Sapersi raccontare con autenticità, al di là dei ruoli ricoperti, aiuta anche a trasmettere il senso profondo di questo cambio di vita e ad essere più credibili e convincenti. Troppo spesso vedo professionisti che cercano di creare un’aura di finta perfezione che però crolla al primo errore. Molto meglio saper parlare apertamente di sé, di cosa ha portato qui, dei passaggi migliori ma anche dei dubbi e passi falsi che ci hanno reso chi siamo, anche perché in questo modo è molto più facile ritrovarsi in un ambiente in cui si sta bene anche umanamente.
Studiare i social
Siamo nel 2022 e ancora sento gente (anche giovane) che tratta i social come una perdita di tempo o un gioco. Certo che lo sono, se si passano ore a scorrerli e a farsi trascinare in qualsiasi polemica, ma sono strumenti straordinari se li si usa per ricercare opportunità, informarsi sulle aziende e i mercati che interessano, creare contatti e farsi conoscere come professionista.
La prima cosa da fare è creare o aggiornare il profilo Linkedin: è lì che i recruiter fanno la prima scrematura, è sempre uno dei primi risultati che compaiono se uno cerca un nome e cognome online e rende il proprio CV pubblico e verificabile. Consiglio di non limitarsi a inserire curriculum e foto recente, ma anche articoli o riflessioni sul proprio lavoro o settore che possono far trasparire la preparazione di ciascuno.
Un altro ottimo modo per creare contatti è utilizzare i gruppi legati alla propria professione, sia su LinkedIn che su Facebook: iscriversi e contribuire in modo significativo alla conversazione con consigli è utile per farsi notare da aziende e clienti dello stesso settore. Se invece si svolge un lavoro visivo o si è capaci di parlare in video, valuterei Instagram e Youtube, che sono però canali che richiedono molta più presenza e frequenza per funzionare, quindi conviene valutarli con autocoscienza. In tutti questi casi è come avere un proprio canale radio o tv dedicato, molto più seguito, in cui ci si racconta alle proprie condizioni: non si può non saperli usare.

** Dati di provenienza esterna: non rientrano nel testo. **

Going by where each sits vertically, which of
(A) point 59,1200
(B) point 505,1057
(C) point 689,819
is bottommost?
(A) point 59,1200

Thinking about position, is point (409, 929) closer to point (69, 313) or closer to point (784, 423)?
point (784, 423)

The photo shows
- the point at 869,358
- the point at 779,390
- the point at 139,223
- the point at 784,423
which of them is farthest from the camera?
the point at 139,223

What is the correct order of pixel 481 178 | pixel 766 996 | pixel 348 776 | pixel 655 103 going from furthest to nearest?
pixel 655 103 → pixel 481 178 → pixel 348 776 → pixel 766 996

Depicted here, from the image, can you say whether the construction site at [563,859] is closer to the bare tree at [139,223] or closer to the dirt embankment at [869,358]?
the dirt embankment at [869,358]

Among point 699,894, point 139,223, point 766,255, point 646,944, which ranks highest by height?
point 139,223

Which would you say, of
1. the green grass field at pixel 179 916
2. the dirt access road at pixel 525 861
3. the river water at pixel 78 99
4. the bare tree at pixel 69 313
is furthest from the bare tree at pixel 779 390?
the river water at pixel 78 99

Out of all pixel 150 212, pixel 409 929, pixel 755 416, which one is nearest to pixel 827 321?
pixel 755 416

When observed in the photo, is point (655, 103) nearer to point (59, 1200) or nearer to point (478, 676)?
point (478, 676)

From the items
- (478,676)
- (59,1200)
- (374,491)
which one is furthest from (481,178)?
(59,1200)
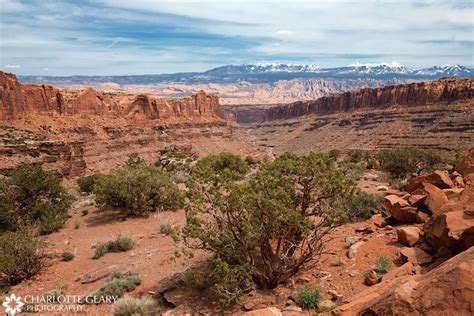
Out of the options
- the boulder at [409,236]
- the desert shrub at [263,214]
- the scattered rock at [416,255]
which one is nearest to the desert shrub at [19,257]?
the desert shrub at [263,214]

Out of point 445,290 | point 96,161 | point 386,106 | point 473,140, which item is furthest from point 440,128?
point 445,290

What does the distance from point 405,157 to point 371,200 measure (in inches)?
687

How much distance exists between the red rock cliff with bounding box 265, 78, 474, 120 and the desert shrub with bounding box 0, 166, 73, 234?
8745 centimetres

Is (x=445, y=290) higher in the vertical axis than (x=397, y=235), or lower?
higher

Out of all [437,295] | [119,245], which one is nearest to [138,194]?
[119,245]

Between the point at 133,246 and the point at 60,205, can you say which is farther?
the point at 60,205

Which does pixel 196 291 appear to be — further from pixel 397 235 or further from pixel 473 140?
pixel 473 140

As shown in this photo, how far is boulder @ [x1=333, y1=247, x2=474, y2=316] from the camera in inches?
199

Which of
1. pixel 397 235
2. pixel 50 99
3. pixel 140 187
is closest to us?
pixel 397 235

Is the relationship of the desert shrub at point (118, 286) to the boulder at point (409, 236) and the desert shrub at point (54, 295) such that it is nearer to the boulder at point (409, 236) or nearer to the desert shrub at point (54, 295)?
the desert shrub at point (54, 295)

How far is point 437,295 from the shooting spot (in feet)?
17.2

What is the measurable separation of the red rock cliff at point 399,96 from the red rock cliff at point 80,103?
187 feet

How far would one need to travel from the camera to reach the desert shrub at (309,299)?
8221 millimetres

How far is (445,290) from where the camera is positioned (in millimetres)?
5223
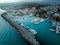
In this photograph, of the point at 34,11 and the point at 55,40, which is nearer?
the point at 55,40

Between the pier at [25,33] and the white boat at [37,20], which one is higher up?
the white boat at [37,20]

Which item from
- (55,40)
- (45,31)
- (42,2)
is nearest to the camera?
(55,40)

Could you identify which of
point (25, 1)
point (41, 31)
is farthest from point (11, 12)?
point (41, 31)

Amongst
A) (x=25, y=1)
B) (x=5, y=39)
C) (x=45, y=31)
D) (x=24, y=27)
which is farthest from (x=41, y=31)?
(x=25, y=1)

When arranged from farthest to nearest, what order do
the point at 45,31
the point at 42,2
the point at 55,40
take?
the point at 42,2
the point at 45,31
the point at 55,40

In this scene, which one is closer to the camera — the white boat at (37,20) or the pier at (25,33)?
the pier at (25,33)

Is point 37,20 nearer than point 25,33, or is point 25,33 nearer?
point 25,33

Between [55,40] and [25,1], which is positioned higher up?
[25,1]

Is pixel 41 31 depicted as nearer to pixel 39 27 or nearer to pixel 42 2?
pixel 39 27

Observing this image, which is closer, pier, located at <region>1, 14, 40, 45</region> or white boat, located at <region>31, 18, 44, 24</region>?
pier, located at <region>1, 14, 40, 45</region>

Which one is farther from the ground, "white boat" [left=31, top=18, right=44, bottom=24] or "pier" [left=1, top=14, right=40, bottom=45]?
"white boat" [left=31, top=18, right=44, bottom=24]
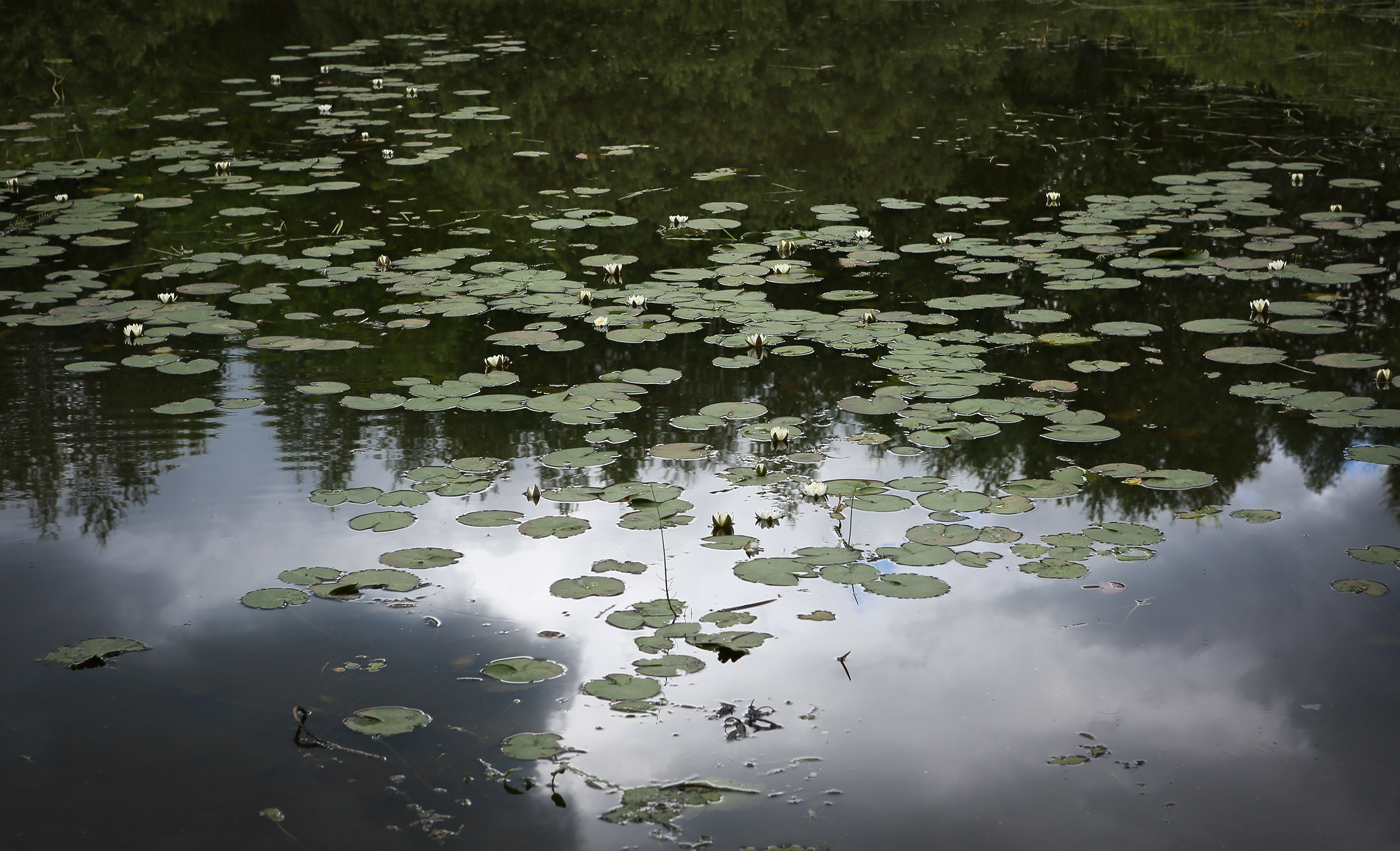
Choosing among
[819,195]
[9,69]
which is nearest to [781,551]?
[819,195]

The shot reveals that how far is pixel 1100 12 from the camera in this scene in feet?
43.9

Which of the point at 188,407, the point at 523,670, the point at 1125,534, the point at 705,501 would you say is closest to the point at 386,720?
the point at 523,670

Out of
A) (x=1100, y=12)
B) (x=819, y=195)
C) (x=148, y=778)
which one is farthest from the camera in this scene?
(x=1100, y=12)

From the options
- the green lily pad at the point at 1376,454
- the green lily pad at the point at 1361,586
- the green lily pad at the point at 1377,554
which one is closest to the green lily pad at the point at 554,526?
the green lily pad at the point at 1361,586

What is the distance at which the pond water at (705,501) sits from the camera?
6.80 feet

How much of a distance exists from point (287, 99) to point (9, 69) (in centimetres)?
409

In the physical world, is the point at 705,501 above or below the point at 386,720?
above

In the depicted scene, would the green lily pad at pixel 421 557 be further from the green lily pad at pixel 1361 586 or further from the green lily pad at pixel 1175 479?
the green lily pad at pixel 1361 586

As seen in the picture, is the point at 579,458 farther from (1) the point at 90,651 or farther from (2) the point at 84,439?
(2) the point at 84,439

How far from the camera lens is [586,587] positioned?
2.63m

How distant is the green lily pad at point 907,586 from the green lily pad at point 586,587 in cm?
61

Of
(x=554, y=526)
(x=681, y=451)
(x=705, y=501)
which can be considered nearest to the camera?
(x=554, y=526)

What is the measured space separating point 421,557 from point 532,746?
82cm

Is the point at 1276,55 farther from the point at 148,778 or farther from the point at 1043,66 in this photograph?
the point at 148,778
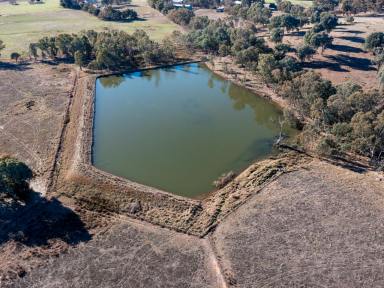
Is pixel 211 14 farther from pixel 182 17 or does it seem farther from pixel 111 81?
pixel 111 81

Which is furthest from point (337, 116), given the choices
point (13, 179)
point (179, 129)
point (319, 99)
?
point (13, 179)

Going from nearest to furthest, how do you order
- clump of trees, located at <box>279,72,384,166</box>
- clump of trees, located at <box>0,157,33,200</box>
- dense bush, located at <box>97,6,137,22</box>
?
clump of trees, located at <box>0,157,33,200</box> → clump of trees, located at <box>279,72,384,166</box> → dense bush, located at <box>97,6,137,22</box>

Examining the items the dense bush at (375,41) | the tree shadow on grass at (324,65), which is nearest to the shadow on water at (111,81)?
the tree shadow on grass at (324,65)

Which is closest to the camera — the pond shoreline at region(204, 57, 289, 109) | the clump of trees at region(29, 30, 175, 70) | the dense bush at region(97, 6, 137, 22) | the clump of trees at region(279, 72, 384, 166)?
the clump of trees at region(279, 72, 384, 166)

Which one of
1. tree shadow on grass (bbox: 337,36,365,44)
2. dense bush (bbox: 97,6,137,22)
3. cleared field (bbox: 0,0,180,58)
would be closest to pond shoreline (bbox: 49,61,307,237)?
tree shadow on grass (bbox: 337,36,365,44)

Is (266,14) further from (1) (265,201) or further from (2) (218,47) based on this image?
(1) (265,201)

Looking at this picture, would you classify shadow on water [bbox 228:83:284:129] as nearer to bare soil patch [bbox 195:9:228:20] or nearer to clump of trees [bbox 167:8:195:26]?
clump of trees [bbox 167:8:195:26]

“Il mondo è cambiato: il 2021 è stato il primo anno in cui nel mondo le ricerche di “come avviare un’attività” hanno superato quelle di “come trovare un lavoro”. È un vero e proprio capovolgimento di paradigma” – conclude Claudia Barberis – “Con la pandemia la gente ha cominciato a non accettare più una serie di condizioni a cui prima sottostava pensando di non avere altra scelta: oggi questa nuova scelta esiste e per tanti l’opzione migliore è ricominciare da capo”.